The stage at The Place transformed into a living ecosystem last night as the Korea National Contemporary Dance Company (KNCDC) unveiled Jungle, a hypnotic hour-long work choreographed by Kim Sungyong. Presented as part of the annual Festival of Korean Dance, the piece offered audiences a vivid immersion into a world where movement, sound, and light converge to conjure the untamed.
Sixteen dancers—athletic, precise, and endlessly inventive—embodied everything from flora to fauna, from flickering light to shifting weather. With a score by composer Marihiko Hara, the performance moved seamlessly between delicate rustles and thunderous crescendos. At one point, the soundscape swelled into the roar of helicopter blades so convincing it evoked Miss Saigon’s infamous landing scene, threatening to break through the theatre walls.
Though ensemble in nature, Jungle felt profoundly individual. Subtitled Sense and Response, the piece places each dancer within their own microcosm, reacting to cycles of day and night, rain and wind, danger and survival. Kim’s process, rooted in his experimental method Process Init, asked performers to generate personal responses to specific stimuli. The result is a kaleidoscope of sixteen distinct interpretations, woven together into an unbroken flow of kinetic energy.

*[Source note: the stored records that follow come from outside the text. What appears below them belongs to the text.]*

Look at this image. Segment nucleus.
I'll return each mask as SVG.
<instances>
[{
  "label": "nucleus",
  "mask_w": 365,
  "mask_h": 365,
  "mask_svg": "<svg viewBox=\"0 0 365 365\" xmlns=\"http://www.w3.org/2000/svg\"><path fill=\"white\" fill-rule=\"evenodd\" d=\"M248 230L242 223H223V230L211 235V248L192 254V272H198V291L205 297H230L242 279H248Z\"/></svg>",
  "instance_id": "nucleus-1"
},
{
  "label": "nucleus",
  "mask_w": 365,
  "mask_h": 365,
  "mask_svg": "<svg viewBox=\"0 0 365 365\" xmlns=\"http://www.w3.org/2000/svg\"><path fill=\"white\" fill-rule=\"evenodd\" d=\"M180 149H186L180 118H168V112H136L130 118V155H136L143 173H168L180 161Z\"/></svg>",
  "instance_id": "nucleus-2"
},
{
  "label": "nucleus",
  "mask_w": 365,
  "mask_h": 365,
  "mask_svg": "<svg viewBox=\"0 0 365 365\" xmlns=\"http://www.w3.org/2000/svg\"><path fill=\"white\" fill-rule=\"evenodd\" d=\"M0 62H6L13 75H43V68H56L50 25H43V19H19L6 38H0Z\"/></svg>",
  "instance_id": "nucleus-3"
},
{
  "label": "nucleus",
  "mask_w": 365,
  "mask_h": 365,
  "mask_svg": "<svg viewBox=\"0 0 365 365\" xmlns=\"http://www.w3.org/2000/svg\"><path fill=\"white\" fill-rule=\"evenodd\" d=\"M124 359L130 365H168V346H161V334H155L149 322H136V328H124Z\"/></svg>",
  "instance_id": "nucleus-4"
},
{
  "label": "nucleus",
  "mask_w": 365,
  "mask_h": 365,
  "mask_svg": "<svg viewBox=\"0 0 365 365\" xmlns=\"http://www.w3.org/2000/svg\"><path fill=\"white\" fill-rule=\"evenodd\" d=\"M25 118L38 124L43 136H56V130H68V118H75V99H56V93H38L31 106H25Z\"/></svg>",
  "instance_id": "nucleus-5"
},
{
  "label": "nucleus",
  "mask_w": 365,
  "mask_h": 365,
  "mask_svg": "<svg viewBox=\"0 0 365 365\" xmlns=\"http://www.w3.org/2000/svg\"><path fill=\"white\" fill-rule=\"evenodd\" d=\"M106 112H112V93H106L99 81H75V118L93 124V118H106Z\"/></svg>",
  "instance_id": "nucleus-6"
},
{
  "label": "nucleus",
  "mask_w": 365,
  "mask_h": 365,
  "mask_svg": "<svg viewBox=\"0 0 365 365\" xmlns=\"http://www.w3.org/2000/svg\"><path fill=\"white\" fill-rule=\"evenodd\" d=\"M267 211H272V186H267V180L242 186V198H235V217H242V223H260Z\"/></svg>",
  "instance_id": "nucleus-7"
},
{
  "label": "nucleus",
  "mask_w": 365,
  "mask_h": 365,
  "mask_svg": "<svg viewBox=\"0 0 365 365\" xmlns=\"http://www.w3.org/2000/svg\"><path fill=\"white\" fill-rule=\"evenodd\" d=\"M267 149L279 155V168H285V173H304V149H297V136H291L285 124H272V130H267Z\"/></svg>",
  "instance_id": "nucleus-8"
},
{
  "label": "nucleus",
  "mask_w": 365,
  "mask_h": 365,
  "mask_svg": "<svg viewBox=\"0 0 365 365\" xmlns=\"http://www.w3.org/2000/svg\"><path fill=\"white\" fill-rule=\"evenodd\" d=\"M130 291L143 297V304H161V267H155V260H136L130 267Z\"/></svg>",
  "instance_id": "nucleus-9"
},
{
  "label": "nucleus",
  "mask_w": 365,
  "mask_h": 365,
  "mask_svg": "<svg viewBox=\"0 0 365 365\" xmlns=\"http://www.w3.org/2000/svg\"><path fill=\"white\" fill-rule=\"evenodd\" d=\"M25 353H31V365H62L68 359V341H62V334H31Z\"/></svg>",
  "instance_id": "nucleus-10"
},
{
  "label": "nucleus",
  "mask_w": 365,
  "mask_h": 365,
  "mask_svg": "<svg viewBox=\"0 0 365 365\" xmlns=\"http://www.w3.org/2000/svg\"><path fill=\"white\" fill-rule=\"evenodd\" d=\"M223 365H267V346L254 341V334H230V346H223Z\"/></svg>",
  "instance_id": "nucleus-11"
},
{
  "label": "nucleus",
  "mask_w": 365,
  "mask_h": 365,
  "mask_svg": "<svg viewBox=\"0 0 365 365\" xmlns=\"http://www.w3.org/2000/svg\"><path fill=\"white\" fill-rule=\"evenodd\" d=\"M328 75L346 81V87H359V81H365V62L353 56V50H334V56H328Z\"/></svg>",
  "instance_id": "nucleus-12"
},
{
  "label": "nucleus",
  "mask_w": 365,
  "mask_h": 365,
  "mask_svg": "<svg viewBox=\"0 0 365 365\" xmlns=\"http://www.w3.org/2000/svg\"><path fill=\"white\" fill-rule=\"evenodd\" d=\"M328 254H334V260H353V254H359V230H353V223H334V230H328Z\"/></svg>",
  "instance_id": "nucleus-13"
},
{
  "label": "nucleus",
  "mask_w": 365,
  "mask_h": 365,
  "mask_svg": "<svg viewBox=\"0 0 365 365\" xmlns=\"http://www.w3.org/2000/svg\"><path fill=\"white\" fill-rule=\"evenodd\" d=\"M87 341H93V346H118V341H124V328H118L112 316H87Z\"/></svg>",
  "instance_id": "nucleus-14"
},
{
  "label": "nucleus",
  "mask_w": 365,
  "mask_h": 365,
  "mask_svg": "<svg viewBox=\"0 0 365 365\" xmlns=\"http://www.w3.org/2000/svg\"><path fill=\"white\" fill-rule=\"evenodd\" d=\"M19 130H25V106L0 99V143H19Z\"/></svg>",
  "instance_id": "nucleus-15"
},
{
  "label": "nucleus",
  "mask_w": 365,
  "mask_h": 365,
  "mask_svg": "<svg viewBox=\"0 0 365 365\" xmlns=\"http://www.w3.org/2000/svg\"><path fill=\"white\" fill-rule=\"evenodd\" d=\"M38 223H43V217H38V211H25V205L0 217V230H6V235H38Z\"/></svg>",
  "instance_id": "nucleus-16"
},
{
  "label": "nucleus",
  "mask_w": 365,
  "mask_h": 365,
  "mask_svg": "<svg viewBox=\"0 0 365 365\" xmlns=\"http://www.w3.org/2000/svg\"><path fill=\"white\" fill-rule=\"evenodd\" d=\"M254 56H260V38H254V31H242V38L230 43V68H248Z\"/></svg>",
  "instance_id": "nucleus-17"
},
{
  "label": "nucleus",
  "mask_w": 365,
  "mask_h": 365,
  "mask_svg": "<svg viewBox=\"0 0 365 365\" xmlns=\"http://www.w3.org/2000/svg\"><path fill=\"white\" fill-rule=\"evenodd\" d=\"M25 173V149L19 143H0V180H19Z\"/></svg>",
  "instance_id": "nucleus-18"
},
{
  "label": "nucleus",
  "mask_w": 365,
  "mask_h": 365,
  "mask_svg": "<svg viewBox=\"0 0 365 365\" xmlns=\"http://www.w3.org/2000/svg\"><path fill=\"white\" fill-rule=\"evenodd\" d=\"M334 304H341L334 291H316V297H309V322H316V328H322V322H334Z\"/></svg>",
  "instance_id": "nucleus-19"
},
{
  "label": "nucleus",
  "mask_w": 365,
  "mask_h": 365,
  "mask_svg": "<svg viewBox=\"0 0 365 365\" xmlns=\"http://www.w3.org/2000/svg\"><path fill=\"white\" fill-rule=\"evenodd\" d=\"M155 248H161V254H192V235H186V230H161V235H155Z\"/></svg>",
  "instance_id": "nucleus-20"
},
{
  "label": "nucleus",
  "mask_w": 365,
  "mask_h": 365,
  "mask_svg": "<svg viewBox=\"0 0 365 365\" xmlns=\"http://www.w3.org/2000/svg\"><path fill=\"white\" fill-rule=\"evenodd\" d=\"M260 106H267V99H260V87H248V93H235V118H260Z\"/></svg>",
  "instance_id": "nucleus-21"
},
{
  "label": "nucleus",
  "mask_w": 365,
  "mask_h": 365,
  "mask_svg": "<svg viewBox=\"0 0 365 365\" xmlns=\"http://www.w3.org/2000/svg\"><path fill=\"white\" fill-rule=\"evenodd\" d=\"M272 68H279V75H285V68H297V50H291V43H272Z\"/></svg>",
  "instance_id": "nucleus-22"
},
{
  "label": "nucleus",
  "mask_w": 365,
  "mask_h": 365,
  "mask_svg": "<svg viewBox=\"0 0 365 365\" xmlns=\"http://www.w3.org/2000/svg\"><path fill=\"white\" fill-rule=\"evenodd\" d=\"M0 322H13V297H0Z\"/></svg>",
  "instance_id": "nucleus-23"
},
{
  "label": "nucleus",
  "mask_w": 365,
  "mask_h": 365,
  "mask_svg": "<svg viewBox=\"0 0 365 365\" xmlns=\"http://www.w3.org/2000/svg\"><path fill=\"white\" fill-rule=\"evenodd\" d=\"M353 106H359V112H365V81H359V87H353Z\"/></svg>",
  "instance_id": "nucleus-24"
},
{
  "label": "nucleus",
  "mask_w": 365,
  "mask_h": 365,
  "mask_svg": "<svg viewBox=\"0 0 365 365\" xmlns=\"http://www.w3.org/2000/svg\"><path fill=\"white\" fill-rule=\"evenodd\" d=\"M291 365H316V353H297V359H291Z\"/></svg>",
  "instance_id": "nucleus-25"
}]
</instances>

The choreography resists narrative in favour of atmosphere. Dancers crisscross the stage in ceaseless motion, their paths colliding and diverging like currents in a river. At times, the sheer density of movement made the stage seem alive—an organism in constant flux. It is a testament to Kim’s vision, and to the company’s stamina, that such vitality was sustained without faltering.
Still, the absence of even a thread of connective storytelling left me reaching for something more tangible. Dance, after all, can speak in universal narratives. Here, the stories remained private—sixteen inner worlds glimpsed but never fully shared. And yet, perhaps that was the point: a jungle is never a single story but an accumulation of countless lives, coexisting in tension and harmony.
Whatever one makes of its elusive structure, Jungle is a striking achievement—visually lush, sonically rich, and choreographically daring. It may not guide you with a clear storyline, but it sweeps you into its world and refuses to let go. For that alone, it’s an hour well worth surrendering to.